== PROBLEM SET ==
**a)** In the gift-ideas thread below, rewrite the paragraph beginning "Help its my Gramps' birthday" as a shorter bulleted list that keeps its main facts.
**b)** Continue the gift-ideas thread below from the point where it stops.

# Present Help - Grampy



## *Bev* (Dec 20, 2005)

Help its my Gramps' birthday next week, please help me think of something other than a garden centre voucher, a top or a voucher for a restaurant.

He's 80 something, had a stroke a few years ago and not that able bodied anymore and diabetic.

Thanks in advance.

Bev x


----------



## Vick (May 4, 2005)

What about a lovely framed photo of your little ones - if you can get them to sit still together for long enough to get a photo!


----------



## fuzzier (Oct 31, 2005)

does he like chocolates? Thorntons do lovely diabetic chocolates, 
are there any aids he needs to help him be more independent make life easier for him as you say he's not that able  anymore


----------



## ~ S ~ (Oct 27, 2003)

== DATASET SECTION ==
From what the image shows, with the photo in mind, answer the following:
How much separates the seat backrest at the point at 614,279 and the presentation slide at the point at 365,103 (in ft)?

== RESPONSES ==
**a)**
- Grandfather's birthday is next week.
- Gift ideas wanted beyond a garden center voucher, a top, or a restaurant voucher.

**b)**
Bev - we put a lovely collage together of the children in a frame which is now proudly displayed on the wall - cheap and easy and he was chuffed to bits


----------



## *Bev* (Dec 20, 2005)

Thank you all, they have plenty of pics of the children - they adore them - you did make me think about pics though and i've ordered him a mug, well he does nothing much than sit and drink coffee most of the day!!  The mug has Aimee on one side and Alex on the other!! Sometimes you just need someone to remind you of the obvious, thanks again.

I'll get some of the diabetic chocolate you suggested to go with it!!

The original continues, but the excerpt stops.